I'm working with a video classification of 5 classes and using TimeDistributed CNN + RNN model. The training dataset contains 70 videos containing 20 frames each per class. The validation dataset contains 15 videos containing 20 frames each per class. The test dataset contains 15 videos containing 20 frames each per class. The batch size I used is 64. So, in total, I'm working with 500 videos. I compiled the model using RmsProp optimizer and categorical cross_entropy loss.
I've trained the model with 65 epochs.But I notice a strange fact that, validation accuracy gets higher than training accuracy at first epoch.However, at the rest of the epochs, the curve looks much satisfactory.
My model is:
model = Sequential()
input_shape=(20, 128, 128, 3)
model.add(BatchNormalization(input_shape=(20, 128, 128, 3)))
model.add(TimeDistributed(Conv2D(32, (3, 3), strides=(1, 1),activation='relu', padding='same')))

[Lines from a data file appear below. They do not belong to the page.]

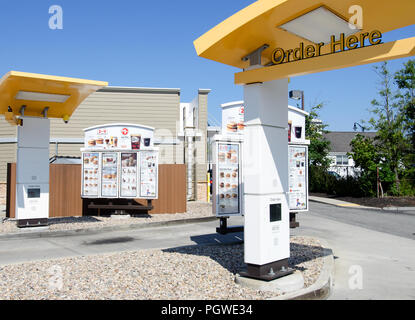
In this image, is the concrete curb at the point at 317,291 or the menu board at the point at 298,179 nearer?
the concrete curb at the point at 317,291

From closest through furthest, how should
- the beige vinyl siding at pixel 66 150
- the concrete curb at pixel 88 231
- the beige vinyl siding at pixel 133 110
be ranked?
1. the concrete curb at pixel 88 231
2. the beige vinyl siding at pixel 66 150
3. the beige vinyl siding at pixel 133 110

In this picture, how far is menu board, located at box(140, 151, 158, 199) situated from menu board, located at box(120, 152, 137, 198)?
24 centimetres

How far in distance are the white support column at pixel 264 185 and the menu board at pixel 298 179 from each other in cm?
349

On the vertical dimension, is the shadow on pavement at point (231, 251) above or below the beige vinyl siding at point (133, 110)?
below

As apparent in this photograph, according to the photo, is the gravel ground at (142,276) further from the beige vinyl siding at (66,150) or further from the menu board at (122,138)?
the beige vinyl siding at (66,150)

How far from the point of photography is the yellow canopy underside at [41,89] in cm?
923

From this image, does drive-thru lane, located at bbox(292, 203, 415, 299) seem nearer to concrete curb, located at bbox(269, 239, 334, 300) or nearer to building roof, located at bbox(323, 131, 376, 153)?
concrete curb, located at bbox(269, 239, 334, 300)

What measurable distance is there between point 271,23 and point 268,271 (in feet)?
11.1

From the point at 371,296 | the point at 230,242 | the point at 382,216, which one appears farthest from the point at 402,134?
the point at 371,296

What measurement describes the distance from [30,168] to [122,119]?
32.8 feet

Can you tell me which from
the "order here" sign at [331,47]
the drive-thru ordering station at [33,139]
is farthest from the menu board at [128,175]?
the "order here" sign at [331,47]

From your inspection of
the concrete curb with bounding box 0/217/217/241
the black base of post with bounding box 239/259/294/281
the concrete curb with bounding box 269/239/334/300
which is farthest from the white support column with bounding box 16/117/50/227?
the concrete curb with bounding box 269/239/334/300

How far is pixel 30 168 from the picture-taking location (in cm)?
1117
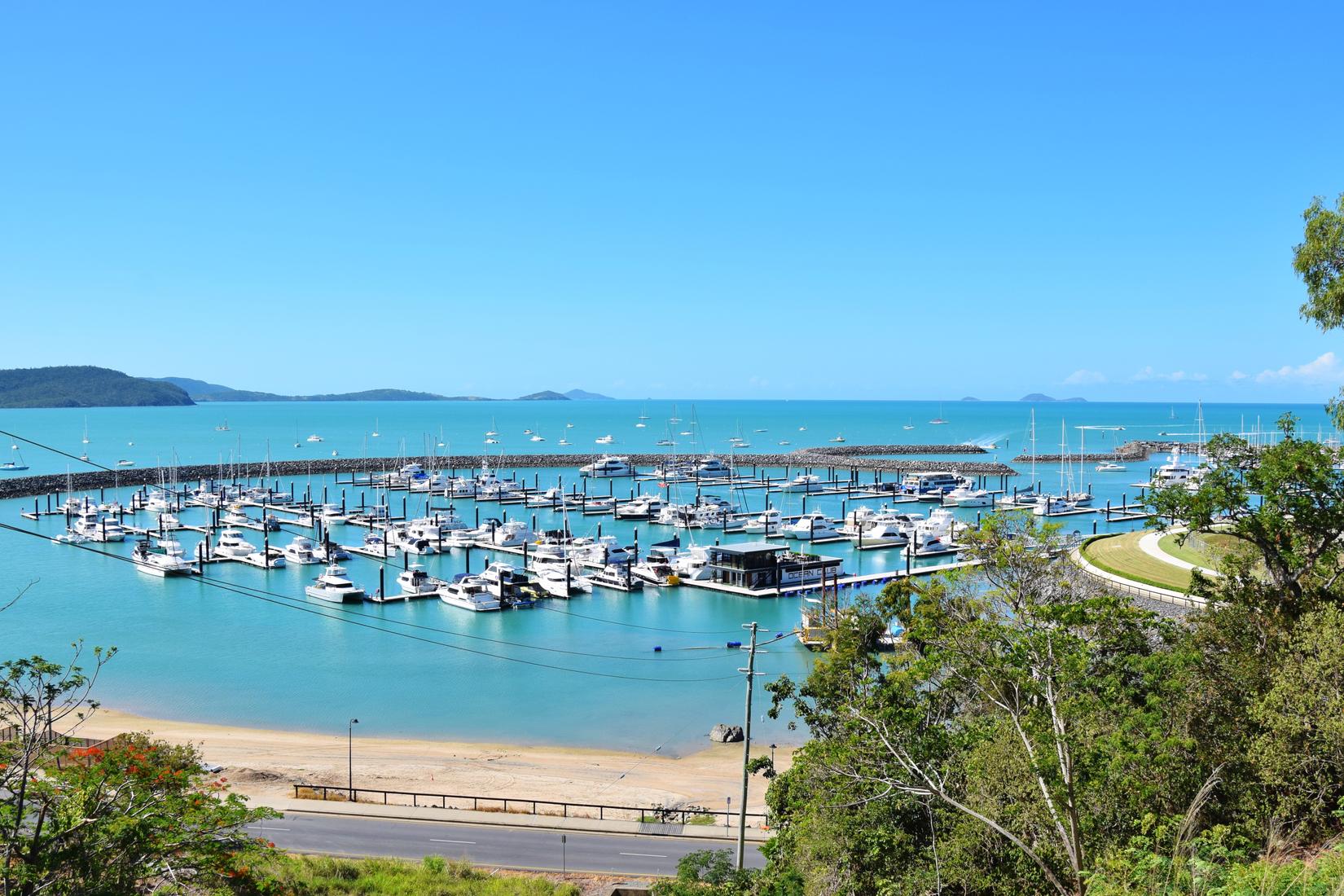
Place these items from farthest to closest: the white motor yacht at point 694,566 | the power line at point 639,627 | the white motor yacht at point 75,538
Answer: the white motor yacht at point 75,538
the white motor yacht at point 694,566
the power line at point 639,627

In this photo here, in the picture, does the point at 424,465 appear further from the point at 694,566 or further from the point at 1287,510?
the point at 1287,510

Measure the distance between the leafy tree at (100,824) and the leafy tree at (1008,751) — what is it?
9.62m

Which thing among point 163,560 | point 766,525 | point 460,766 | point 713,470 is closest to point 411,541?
point 163,560

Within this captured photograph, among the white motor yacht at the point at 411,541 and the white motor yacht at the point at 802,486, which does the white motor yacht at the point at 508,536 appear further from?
the white motor yacht at the point at 802,486

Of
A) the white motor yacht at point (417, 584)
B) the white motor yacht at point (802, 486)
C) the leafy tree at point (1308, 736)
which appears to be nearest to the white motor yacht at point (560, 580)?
the white motor yacht at point (417, 584)

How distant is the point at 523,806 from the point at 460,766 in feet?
18.3

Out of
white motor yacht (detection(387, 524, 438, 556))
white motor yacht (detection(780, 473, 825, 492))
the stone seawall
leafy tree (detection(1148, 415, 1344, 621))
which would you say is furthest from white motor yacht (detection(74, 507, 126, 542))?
leafy tree (detection(1148, 415, 1344, 621))

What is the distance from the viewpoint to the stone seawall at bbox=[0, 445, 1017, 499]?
116438 millimetres

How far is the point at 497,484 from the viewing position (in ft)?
362

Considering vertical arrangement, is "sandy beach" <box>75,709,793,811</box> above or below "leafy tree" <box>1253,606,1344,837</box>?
below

model.add(TimeDistributed(MaxPooling2D((2, 2))))
model.add(TimeDistributed(Conv2D(64, (3, 3), strides=(1, 1),activation='relu', padding='same')))

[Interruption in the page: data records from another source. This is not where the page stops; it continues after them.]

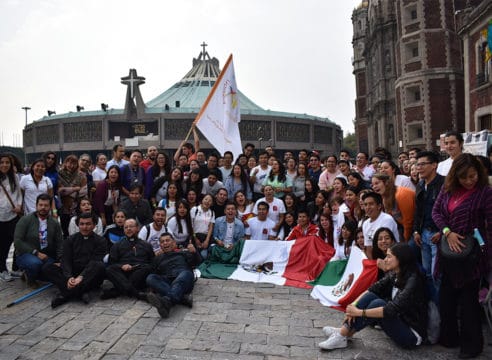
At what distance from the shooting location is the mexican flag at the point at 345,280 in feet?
17.5

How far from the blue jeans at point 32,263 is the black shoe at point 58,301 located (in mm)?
726

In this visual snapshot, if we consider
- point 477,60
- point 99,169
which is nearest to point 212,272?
point 99,169

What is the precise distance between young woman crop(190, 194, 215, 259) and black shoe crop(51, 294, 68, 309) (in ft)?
8.76

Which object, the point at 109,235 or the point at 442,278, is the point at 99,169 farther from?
the point at 442,278

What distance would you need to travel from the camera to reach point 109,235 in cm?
707

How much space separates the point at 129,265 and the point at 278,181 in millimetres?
3790

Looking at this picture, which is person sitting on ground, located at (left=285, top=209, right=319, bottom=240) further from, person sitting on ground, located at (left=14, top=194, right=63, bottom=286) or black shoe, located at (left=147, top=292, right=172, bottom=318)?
person sitting on ground, located at (left=14, top=194, right=63, bottom=286)

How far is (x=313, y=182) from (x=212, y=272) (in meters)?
2.79

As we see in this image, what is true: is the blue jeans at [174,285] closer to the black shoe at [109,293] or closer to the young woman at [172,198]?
the black shoe at [109,293]

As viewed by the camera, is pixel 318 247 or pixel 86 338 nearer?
pixel 86 338

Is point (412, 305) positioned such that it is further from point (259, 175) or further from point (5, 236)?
point (5, 236)

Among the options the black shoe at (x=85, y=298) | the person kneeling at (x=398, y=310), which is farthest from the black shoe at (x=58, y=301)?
the person kneeling at (x=398, y=310)

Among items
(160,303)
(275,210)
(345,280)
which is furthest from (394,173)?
(160,303)

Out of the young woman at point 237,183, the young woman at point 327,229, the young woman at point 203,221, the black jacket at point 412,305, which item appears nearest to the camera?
the black jacket at point 412,305
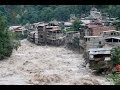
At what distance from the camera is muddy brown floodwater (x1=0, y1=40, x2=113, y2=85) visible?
566 cm

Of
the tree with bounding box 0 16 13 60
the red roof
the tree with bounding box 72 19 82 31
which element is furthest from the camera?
the tree with bounding box 72 19 82 31

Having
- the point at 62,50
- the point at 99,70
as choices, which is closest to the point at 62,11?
the point at 62,50

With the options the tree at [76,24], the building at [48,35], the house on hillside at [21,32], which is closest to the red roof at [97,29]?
the tree at [76,24]

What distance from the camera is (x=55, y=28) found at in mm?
10125

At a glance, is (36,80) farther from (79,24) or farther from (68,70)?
(79,24)

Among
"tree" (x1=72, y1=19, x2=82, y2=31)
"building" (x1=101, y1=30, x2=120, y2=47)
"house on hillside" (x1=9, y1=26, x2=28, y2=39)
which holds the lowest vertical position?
"house on hillside" (x1=9, y1=26, x2=28, y2=39)

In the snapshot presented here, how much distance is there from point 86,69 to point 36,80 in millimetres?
1229

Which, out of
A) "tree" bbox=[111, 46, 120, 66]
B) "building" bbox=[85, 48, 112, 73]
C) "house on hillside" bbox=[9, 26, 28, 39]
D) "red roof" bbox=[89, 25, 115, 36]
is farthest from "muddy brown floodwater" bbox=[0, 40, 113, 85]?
"house on hillside" bbox=[9, 26, 28, 39]

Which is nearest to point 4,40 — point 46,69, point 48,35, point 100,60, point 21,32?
point 46,69

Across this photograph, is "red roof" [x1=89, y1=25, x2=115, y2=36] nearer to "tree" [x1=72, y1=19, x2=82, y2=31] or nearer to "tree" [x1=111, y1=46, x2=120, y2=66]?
"tree" [x1=72, y1=19, x2=82, y2=31]

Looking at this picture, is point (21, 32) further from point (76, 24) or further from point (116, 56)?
point (116, 56)

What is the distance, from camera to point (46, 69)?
22.7 feet

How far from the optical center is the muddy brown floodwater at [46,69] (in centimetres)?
566

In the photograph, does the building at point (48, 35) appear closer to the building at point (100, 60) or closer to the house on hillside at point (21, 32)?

model.add(TimeDistributed(Conv2D(128, (3, 3), strides=(1, 1),activation='relu', padding='same')))
model.add(TimeDistributed(Conv2D(128, (3, 3), strides=(1, 1),activation='relu', padding='same')))
model.add(TimeDistributed(MaxPooling2D((2, 2))))
model.add(TimeDistributed(Conv2D(256, (3, 3), strides=(1, 1),activation='relu', padding='same')))
model.add(TimeDistributed(MaxPooling2D((2, 2))))
model.add(TimeDistributed(Flatten()))
model.add(LSTM(256, activation='relu', return_sequences=False))
model.add((Dense(128,activation='relu')))
model.add(Dense(5, activation='softmax'))
Can anyone tell me why validation accuracy gets higher than training accuracy at first epoch?